Copy out, word for word, the lines below from the one containing "Looking over the" through the end of the items.
==== Input
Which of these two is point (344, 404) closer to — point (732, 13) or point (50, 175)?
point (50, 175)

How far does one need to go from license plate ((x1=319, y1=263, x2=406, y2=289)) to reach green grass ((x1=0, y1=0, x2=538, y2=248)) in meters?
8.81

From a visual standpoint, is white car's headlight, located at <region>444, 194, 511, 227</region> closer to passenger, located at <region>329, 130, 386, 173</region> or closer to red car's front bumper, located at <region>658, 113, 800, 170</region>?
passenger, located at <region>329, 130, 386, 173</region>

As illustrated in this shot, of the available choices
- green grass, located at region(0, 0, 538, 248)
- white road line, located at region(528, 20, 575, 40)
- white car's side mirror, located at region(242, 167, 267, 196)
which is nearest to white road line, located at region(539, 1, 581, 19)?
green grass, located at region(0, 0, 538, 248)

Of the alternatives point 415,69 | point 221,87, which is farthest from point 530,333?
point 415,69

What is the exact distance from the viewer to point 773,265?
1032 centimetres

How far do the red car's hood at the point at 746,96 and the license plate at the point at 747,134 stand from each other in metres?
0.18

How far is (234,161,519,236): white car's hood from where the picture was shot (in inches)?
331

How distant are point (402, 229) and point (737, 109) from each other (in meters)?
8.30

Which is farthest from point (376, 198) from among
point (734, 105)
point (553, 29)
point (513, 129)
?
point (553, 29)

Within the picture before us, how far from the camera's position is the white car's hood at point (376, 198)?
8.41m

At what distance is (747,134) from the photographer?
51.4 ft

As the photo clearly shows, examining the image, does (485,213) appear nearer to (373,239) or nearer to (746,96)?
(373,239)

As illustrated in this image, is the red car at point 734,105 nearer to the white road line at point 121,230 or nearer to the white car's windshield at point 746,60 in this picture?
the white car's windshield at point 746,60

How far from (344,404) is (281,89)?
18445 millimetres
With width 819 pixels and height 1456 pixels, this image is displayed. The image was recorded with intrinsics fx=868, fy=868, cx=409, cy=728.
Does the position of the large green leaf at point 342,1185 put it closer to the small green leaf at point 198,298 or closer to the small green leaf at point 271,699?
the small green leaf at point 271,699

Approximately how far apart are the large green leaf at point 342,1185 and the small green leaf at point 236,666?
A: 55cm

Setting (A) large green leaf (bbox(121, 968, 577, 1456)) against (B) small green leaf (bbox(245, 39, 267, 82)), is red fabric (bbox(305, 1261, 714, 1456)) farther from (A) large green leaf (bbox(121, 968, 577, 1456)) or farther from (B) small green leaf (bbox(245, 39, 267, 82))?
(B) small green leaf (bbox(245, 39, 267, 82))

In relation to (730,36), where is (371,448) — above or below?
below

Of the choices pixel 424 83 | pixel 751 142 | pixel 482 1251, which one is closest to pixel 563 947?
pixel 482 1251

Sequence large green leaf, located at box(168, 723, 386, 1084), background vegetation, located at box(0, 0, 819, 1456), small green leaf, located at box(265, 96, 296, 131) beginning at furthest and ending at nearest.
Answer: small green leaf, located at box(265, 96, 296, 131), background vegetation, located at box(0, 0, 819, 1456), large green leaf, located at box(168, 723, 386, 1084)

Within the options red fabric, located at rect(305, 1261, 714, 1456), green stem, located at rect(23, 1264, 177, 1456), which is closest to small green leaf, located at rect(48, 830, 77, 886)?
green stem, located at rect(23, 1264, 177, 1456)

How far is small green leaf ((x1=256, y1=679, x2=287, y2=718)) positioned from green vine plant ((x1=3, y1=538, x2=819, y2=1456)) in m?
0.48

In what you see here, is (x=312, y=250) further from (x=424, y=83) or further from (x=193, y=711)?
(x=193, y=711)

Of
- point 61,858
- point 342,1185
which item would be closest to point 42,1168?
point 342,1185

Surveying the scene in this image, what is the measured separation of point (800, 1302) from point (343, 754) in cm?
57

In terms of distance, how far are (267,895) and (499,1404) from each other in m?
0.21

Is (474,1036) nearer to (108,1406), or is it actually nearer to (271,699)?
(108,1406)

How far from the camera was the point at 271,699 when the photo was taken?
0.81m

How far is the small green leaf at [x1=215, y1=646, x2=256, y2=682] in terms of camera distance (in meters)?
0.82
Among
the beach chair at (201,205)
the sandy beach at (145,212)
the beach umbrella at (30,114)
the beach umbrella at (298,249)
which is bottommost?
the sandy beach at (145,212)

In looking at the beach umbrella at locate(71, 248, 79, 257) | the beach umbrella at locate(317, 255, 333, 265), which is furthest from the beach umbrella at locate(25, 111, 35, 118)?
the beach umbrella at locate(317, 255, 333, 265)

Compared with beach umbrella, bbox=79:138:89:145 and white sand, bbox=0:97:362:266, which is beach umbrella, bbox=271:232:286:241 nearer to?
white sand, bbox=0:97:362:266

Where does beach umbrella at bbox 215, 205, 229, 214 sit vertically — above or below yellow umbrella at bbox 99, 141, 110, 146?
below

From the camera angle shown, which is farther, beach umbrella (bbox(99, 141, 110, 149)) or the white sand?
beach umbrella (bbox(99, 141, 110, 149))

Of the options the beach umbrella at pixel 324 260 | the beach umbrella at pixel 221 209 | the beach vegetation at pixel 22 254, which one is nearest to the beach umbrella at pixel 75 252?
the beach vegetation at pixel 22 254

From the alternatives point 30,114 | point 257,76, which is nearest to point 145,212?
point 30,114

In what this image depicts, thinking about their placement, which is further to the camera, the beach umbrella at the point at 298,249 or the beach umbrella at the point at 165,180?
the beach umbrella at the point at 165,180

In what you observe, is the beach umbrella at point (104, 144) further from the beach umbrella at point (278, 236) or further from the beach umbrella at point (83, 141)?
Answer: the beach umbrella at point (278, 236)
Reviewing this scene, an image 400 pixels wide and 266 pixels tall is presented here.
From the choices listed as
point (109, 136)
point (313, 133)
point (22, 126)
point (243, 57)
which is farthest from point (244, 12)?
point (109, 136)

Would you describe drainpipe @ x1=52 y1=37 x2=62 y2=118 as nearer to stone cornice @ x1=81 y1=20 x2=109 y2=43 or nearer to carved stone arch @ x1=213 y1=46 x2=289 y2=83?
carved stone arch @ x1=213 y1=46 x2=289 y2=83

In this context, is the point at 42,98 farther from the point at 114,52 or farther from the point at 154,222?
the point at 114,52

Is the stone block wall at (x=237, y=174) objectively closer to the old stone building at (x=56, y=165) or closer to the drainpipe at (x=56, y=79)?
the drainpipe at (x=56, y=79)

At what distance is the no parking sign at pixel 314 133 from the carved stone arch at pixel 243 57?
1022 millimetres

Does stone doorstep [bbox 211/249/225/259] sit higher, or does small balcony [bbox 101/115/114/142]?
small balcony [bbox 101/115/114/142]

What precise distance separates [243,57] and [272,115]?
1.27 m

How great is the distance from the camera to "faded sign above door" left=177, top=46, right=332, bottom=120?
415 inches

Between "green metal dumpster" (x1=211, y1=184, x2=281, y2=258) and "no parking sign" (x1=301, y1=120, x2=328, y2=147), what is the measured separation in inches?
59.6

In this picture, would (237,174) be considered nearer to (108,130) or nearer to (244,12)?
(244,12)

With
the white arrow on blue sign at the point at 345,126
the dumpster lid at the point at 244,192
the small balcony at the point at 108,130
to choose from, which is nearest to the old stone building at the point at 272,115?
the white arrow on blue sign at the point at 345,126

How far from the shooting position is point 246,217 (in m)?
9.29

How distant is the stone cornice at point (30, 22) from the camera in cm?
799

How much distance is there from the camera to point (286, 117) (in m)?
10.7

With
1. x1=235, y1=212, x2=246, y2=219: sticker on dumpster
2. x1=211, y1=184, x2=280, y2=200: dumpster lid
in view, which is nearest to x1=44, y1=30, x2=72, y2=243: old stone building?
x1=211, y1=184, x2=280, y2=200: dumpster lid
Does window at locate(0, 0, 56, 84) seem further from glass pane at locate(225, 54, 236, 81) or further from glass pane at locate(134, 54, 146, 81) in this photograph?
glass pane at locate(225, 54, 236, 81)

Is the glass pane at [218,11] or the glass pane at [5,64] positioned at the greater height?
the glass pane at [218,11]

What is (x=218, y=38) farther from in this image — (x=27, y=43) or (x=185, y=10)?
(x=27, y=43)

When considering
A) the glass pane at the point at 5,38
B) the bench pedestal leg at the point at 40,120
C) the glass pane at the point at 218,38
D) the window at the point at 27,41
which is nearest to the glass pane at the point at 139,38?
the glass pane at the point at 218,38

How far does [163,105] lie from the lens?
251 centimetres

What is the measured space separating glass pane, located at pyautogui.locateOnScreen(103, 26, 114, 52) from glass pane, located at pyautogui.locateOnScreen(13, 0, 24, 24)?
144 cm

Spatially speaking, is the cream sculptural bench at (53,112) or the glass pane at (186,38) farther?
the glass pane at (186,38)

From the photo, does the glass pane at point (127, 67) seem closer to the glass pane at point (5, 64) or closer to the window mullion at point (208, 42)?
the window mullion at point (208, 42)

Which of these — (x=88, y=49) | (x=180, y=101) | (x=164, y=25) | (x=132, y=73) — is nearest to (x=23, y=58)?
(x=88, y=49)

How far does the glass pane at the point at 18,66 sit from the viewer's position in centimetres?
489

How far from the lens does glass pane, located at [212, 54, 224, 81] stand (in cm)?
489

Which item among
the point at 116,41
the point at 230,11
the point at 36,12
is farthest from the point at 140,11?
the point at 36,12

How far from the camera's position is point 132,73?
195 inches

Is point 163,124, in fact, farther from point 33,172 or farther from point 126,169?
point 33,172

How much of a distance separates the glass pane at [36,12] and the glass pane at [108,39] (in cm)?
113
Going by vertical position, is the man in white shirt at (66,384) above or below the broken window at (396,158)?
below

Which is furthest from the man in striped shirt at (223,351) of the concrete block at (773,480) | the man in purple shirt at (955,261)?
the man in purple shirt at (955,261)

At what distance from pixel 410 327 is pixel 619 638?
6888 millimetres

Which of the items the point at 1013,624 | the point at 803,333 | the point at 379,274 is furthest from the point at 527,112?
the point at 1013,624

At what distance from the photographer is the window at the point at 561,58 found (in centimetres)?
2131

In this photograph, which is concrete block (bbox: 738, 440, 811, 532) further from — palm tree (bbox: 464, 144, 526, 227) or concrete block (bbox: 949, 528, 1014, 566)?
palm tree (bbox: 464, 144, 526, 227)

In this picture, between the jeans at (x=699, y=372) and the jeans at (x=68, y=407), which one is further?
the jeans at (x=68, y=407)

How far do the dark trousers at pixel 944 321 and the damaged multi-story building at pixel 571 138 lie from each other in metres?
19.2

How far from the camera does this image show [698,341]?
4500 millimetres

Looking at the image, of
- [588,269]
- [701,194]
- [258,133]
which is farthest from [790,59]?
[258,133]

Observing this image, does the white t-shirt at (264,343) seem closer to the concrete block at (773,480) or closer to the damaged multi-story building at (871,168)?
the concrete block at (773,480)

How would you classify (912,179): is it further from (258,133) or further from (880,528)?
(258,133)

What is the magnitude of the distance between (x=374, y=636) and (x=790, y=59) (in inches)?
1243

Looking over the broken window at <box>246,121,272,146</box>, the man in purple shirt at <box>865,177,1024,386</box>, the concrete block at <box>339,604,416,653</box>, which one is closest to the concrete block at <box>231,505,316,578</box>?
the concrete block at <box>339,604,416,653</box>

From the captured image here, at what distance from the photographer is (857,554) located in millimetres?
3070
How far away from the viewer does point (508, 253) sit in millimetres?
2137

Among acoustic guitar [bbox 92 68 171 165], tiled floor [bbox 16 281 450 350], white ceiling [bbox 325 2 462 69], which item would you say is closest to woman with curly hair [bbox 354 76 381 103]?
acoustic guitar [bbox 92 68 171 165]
========
* **Result of this exercise**:
Looking over the broken window at <box>246,121,272,146</box>, the man in purple shirt at <box>865,177,1024,386</box>, the concrete block at <box>339,604,416,653</box>, which one is closest to the concrete block at <box>231,505,316,578</box>?
the concrete block at <box>339,604,416,653</box>

From the captured image here, at what distance from the photographer is (857,554) located in millimetres?
3070
How far away from the viewer does point (508, 253) sit in millimetres?
2137

Among acoustic guitar [bbox 92 68 171 165], tiled floor [bbox 16 281 450 350], white ceiling [bbox 325 2 462 69], which item would you say is closest to woman with curly hair [bbox 354 76 381 103]?
acoustic guitar [bbox 92 68 171 165]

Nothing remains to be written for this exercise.